> Instructions to follow: Rewrite the fragrance panel report from "Heller noted the" up to and including "they are delivered.", replacing "marketers" with "advertisers".

> Page extract:
+++

Selling and Marketing Scents

On April 12, The Fragrance Foundation presented a panel discussion at New York’s Museum of Television and Radio. Selling Scents II: Non-traditional Ways to Sell and Market Fragrancewas the second in a series addressing the innovative ways fragrance is tied to consumer emotions via an assortment of mediums—from TV and magazines to viral communication, the blogs and all manner of interactive media. Rochelle Bloom, president of The Fragrance Foundation, introduced panelists Chandler Burr, perfume critic, The New York Times; Marc Gobe, cofounder, chairman and CEO of Desgrippes Gobe and author of BrandJam; Liz Heller, founder and CEO, Buzztone; Joseph Jaffe, president and founder of jaffe LLC and author of Life After The 30-Second Spot; and Joesph Plummer, chief research officer, Advertising Research Foundation. Robert Passikoff, founder and president of Brand Keys Inc., moderated the panel.

Heller noted the value of Web-enabled experience as an evocative means to connect with lifestyle, while Gobe discussed the emotional elements that engage a consumer with a product or idea. As an example of emotional engagement with scent, he cited a recent trip to Zagreb where he encountered the idea of selling fresh eggs with the scents of a farm integrated into the packaging. Plummer discussed how marketers must understand how people spend their time. This is critical when targeting products, and Plummer cited contextual marketing, where meanings differ depending upon the context in which they are delivered.

While celebrity scents and the growing popularity of naturals were discussed, it appeared that the language and vocabulary of fragrance, as well as the stories surrounding the perfumers themselves, emerged as areas of interest in fragrance marketing—from Gobe’s “sensorial mixes of languages” as a way to expand one’s vision, to Plummer’s broader definition of language beyond words to encompass visuals, sounds, smells and tastes. In addition, Heller emphasized authenticity and passionate connectivity to customers, and Jaffe offered insight into how a brand fits into a consumer’s life. The idea of co-creativity, posited by Plummer, emerged as an encompassing way to deliver and trigger emotion, so integral to the fragrance experience.

+++

> Input data:
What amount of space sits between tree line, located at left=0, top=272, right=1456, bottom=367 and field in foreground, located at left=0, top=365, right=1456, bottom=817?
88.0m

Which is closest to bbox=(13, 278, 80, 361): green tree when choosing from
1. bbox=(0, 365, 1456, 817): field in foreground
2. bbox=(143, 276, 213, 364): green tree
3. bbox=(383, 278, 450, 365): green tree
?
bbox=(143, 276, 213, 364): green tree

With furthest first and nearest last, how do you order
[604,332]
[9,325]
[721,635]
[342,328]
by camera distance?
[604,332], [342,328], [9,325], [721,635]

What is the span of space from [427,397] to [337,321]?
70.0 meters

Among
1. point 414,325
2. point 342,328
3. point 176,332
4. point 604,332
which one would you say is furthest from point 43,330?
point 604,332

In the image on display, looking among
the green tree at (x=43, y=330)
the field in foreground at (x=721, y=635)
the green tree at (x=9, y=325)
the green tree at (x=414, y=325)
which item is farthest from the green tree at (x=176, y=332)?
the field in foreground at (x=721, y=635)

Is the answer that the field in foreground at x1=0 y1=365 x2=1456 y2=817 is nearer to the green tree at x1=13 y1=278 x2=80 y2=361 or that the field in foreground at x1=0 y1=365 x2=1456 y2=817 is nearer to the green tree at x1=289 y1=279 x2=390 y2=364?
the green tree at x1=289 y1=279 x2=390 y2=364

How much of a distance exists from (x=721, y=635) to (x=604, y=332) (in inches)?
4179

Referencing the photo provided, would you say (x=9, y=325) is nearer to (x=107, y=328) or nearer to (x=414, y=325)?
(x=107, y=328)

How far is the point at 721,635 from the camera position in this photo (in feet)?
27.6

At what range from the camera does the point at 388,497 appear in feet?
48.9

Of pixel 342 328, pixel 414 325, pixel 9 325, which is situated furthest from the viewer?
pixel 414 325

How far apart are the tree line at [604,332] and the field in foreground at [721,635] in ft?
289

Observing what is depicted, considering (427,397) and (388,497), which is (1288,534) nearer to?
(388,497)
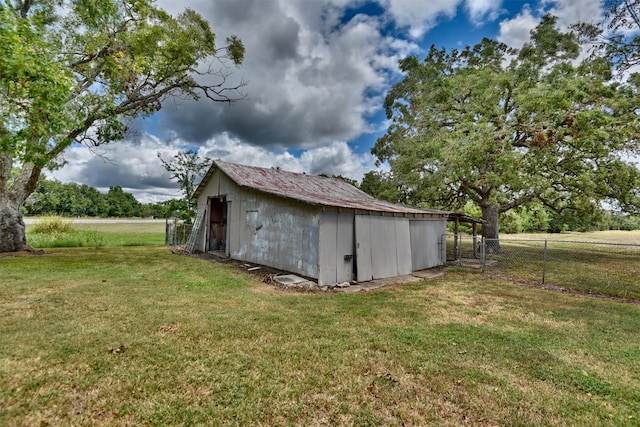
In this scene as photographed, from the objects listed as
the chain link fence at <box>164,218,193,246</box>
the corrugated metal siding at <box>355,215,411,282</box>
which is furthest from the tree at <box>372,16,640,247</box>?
the chain link fence at <box>164,218,193,246</box>

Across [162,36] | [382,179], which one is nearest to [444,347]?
[162,36]

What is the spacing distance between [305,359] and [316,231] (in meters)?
4.80

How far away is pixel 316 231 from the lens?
27.6 feet

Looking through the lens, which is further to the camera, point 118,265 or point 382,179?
point 382,179

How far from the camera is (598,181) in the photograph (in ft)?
46.4

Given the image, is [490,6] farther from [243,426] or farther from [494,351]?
[243,426]

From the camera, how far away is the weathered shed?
846 cm

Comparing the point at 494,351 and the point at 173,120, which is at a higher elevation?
the point at 173,120

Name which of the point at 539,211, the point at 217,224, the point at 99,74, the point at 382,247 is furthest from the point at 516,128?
the point at 99,74

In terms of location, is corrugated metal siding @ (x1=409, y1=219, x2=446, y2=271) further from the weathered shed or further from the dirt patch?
the dirt patch

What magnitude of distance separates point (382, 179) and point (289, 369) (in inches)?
714

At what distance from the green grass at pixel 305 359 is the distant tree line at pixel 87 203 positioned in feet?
183

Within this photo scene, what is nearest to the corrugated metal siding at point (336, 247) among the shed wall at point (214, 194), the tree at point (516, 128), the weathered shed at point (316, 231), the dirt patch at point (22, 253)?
the weathered shed at point (316, 231)

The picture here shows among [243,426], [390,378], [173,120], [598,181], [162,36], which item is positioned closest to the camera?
[243,426]
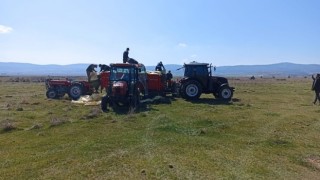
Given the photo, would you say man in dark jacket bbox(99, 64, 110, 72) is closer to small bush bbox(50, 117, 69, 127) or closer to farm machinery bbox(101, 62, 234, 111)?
farm machinery bbox(101, 62, 234, 111)

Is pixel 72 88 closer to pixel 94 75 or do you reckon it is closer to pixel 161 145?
pixel 94 75

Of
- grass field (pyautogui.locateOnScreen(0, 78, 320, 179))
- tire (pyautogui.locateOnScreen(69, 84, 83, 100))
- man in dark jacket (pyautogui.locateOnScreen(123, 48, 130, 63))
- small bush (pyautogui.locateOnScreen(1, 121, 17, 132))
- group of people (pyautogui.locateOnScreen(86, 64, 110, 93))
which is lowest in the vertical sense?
grass field (pyautogui.locateOnScreen(0, 78, 320, 179))

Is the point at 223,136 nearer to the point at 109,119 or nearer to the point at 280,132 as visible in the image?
the point at 280,132

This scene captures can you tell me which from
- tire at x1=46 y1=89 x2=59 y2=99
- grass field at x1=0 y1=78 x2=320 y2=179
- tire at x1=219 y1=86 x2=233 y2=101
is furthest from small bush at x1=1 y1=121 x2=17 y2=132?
tire at x1=219 y1=86 x2=233 y2=101

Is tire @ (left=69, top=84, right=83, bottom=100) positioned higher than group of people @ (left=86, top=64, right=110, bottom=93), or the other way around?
group of people @ (left=86, top=64, right=110, bottom=93)

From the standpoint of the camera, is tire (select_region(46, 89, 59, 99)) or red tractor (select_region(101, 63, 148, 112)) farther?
tire (select_region(46, 89, 59, 99))

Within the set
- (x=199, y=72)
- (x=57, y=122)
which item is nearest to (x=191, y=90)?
(x=199, y=72)

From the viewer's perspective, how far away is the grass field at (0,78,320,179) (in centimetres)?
963

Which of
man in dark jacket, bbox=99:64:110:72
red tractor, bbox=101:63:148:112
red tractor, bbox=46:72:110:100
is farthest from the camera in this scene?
man in dark jacket, bbox=99:64:110:72

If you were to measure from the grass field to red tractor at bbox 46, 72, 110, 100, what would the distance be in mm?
8272

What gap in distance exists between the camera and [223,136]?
14000 mm

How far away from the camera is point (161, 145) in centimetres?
1216

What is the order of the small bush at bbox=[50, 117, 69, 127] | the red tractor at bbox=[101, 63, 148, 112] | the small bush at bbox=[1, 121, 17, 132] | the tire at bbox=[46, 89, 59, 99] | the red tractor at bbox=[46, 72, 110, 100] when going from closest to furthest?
the small bush at bbox=[1, 121, 17, 132] < the small bush at bbox=[50, 117, 69, 127] < the red tractor at bbox=[101, 63, 148, 112] < the red tractor at bbox=[46, 72, 110, 100] < the tire at bbox=[46, 89, 59, 99]

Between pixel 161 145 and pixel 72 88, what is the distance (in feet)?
55.9
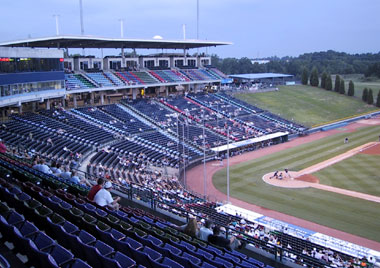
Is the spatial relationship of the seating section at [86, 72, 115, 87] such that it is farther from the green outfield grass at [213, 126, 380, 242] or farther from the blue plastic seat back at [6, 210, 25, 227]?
the blue plastic seat back at [6, 210, 25, 227]

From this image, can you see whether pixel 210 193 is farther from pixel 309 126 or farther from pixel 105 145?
pixel 309 126

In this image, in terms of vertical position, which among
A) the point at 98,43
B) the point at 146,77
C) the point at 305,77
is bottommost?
the point at 305,77

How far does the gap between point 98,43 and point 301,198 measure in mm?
37995

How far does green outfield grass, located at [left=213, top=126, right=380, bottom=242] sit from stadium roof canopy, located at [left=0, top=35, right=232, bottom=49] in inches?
994

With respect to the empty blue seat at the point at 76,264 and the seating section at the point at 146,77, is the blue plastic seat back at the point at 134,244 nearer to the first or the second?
the empty blue seat at the point at 76,264

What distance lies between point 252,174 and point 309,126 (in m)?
29.8

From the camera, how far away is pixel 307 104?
76250mm

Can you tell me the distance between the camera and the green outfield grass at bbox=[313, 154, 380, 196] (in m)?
32.8

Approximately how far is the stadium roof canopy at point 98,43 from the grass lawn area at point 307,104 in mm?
13739

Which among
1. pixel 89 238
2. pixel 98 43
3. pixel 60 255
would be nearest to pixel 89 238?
pixel 89 238

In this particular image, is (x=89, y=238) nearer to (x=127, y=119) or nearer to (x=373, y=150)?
(x=127, y=119)

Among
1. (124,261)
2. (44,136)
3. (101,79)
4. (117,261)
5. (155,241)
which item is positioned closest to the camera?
(117,261)

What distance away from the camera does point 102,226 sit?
29.0 feet

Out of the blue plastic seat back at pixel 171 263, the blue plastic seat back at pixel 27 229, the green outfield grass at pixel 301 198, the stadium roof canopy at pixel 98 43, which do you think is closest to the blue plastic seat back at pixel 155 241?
the blue plastic seat back at pixel 171 263
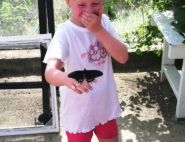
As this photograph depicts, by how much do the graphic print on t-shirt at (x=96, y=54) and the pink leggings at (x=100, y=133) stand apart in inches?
13.7

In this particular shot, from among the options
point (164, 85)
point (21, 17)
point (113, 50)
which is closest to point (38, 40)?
point (21, 17)

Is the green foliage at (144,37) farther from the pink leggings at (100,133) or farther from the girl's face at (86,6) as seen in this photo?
the girl's face at (86,6)

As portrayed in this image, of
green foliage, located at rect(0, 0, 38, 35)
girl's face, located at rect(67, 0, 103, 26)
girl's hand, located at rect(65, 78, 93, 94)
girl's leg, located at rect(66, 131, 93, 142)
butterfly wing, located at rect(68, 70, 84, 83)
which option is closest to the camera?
girl's hand, located at rect(65, 78, 93, 94)

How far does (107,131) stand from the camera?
6.41 feet

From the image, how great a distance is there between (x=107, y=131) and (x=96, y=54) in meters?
0.44

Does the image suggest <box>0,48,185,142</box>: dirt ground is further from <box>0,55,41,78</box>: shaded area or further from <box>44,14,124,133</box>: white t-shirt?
<box>44,14,124,133</box>: white t-shirt

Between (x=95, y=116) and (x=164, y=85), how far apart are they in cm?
192

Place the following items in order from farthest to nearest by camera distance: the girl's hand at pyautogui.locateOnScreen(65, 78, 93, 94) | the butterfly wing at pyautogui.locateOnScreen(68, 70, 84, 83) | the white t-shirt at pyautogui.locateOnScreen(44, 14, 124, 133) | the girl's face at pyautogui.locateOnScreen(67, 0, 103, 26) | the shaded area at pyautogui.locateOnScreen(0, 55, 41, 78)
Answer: the shaded area at pyautogui.locateOnScreen(0, 55, 41, 78) → the white t-shirt at pyautogui.locateOnScreen(44, 14, 124, 133) → the girl's face at pyautogui.locateOnScreen(67, 0, 103, 26) → the butterfly wing at pyautogui.locateOnScreen(68, 70, 84, 83) → the girl's hand at pyautogui.locateOnScreen(65, 78, 93, 94)

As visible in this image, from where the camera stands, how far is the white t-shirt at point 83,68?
5.55ft

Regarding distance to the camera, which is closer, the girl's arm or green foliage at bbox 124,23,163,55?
the girl's arm

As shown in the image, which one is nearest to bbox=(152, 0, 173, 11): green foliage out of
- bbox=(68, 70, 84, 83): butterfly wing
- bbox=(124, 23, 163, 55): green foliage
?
bbox=(124, 23, 163, 55): green foliage

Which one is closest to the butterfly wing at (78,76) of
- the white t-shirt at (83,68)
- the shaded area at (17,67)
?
the white t-shirt at (83,68)

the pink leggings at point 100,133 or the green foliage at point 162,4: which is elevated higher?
the green foliage at point 162,4

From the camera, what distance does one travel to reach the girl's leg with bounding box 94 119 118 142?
1.93 metres
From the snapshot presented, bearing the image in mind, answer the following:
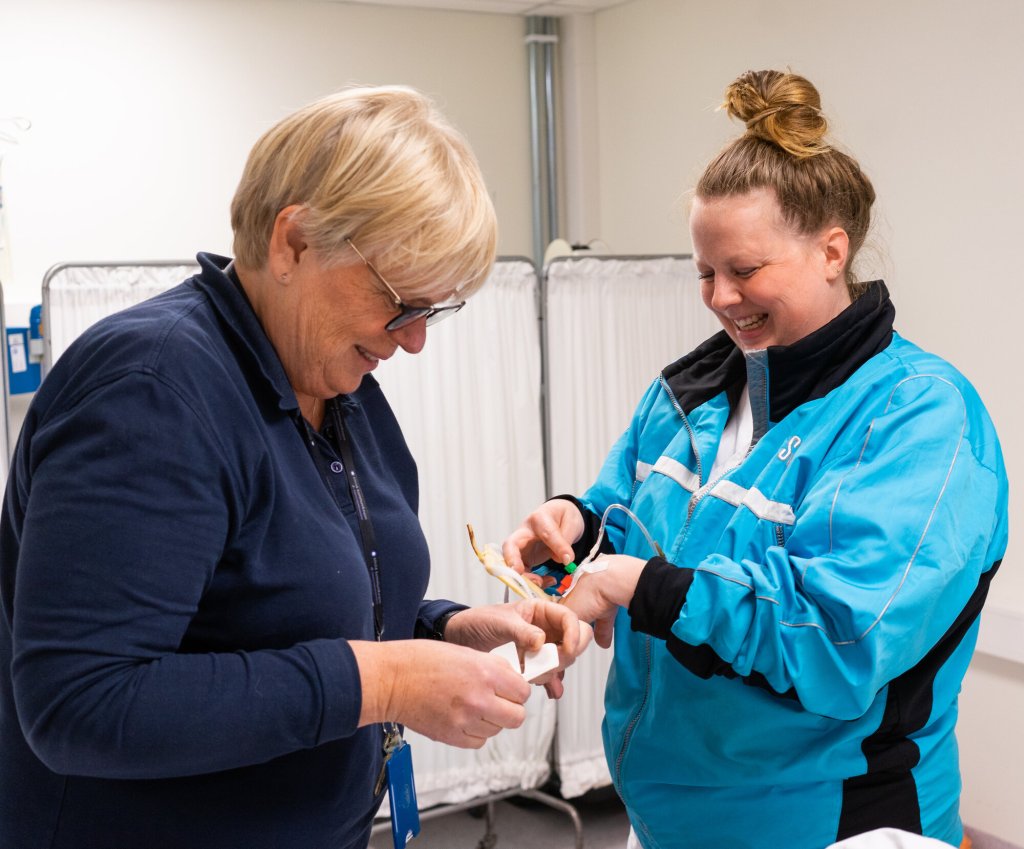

+++

> Task answer:
Heller noted the value of Web-enabled experience as an evocative means to connect with lifestyle, while Gobe discussed the emotional elements that engage a consumer with a product or idea. As an example of emotional engagement with scent, he cited a recent trip to Zagreb where he encountered the idea of selling fresh eggs with the scents of a farm integrated into the packaging. Plummer discussed how advertisers must understand how people spend their time. This is critical when targeting products, and Plummer cited contextual marketing, where meanings differ depending upon the context in which they are delivered.